Records from a dataset |
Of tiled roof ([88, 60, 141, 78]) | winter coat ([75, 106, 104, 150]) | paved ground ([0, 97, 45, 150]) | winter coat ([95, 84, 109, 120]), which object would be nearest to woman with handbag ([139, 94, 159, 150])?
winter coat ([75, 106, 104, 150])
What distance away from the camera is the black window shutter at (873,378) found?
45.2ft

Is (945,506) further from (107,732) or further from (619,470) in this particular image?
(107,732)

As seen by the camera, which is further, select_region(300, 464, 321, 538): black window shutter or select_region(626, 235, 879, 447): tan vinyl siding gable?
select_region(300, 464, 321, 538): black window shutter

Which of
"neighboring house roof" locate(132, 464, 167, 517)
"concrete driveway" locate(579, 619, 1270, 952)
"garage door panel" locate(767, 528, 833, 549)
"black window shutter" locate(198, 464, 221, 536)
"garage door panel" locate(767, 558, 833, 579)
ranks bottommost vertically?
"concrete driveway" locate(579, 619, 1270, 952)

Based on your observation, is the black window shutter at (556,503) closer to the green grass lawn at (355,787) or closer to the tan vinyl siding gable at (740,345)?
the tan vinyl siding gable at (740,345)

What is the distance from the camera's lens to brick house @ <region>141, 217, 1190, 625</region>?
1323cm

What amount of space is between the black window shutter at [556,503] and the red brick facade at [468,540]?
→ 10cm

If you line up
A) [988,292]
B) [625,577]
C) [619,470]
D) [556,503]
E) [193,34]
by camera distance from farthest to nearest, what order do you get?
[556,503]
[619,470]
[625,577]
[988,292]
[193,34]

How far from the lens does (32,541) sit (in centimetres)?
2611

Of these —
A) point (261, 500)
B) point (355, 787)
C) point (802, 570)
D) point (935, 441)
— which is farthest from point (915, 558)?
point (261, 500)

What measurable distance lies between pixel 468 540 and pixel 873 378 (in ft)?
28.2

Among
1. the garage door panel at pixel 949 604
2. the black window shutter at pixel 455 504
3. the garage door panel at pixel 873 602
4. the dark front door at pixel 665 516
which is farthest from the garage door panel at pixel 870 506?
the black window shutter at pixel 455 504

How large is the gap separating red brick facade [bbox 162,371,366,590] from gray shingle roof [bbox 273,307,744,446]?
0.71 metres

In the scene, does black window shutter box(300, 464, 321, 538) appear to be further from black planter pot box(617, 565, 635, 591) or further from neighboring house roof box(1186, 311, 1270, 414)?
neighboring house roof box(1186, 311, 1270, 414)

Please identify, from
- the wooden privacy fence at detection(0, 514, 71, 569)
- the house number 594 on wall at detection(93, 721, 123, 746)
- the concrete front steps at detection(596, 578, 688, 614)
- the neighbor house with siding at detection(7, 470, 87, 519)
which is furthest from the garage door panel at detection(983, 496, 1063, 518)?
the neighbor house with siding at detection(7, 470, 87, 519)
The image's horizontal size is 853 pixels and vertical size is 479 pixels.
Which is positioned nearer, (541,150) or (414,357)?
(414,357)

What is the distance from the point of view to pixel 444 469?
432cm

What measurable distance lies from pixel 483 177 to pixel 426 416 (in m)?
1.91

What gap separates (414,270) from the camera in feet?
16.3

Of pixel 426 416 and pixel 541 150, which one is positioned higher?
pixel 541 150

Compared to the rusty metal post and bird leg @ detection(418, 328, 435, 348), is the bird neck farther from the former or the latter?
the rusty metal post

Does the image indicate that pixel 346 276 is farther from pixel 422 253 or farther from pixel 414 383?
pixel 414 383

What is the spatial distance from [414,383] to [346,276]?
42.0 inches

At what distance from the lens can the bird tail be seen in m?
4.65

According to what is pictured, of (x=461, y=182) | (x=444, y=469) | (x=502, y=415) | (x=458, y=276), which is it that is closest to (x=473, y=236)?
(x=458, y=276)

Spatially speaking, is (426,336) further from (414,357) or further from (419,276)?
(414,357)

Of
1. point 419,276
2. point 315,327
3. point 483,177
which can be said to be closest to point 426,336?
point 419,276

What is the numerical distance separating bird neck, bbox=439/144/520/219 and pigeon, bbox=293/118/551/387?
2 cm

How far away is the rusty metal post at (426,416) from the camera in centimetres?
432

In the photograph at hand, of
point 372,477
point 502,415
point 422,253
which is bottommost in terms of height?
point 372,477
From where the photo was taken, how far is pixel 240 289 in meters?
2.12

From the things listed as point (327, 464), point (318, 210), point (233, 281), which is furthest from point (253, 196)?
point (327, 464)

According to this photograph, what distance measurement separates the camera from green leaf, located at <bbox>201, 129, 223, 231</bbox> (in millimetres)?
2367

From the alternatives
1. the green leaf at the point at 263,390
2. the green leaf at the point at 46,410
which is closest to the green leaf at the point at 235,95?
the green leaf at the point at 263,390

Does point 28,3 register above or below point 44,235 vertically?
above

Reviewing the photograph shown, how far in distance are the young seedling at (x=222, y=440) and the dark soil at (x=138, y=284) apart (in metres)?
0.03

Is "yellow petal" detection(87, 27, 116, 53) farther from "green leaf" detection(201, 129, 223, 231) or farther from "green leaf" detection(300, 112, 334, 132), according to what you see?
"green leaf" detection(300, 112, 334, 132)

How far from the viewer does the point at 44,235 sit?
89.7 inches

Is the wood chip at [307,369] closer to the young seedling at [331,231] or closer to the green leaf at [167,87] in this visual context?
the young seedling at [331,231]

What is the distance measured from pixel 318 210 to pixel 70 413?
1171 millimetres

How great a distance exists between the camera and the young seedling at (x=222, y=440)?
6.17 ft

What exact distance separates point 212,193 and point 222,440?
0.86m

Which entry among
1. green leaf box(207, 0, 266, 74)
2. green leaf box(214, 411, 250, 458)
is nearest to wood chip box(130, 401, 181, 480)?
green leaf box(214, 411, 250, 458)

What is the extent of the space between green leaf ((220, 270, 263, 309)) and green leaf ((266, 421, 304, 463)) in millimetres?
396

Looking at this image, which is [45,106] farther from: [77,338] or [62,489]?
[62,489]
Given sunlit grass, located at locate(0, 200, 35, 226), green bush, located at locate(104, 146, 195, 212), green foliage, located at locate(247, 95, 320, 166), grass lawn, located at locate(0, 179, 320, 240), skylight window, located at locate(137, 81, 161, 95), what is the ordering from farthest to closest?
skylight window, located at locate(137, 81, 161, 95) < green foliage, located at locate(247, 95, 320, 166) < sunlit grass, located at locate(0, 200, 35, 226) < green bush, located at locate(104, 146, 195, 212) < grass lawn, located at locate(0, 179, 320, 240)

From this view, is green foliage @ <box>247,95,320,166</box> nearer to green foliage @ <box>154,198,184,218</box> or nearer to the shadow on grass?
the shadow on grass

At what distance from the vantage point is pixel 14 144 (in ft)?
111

SHORT EXERCISE | In the records above, locate the line that contains "Looking at this". Repeat it and every line after it, exactly, and nothing else.

ANSWER TO THIS PROBLEM |
Looking at this image, which is [45,106] farther from: [77,338] or [62,489]?
[62,489]
Given sunlit grass, located at locate(0, 200, 35, 226), green bush, located at locate(104, 146, 195, 212), green foliage, located at locate(247, 95, 320, 166), grass lawn, located at locate(0, 179, 320, 240), skylight window, located at locate(137, 81, 161, 95), what is the ordering from farthest to closest?
skylight window, located at locate(137, 81, 161, 95) < green foliage, located at locate(247, 95, 320, 166) < sunlit grass, located at locate(0, 200, 35, 226) < green bush, located at locate(104, 146, 195, 212) < grass lawn, located at locate(0, 179, 320, 240)

From this view, is green foliage @ <box>247,95,320,166</box> nearer to green foliage @ <box>154,198,184,218</box> or nearer to the shadow on grass?
the shadow on grass

At what distance from the vantage point is pixel 14 144 (in ft)?
111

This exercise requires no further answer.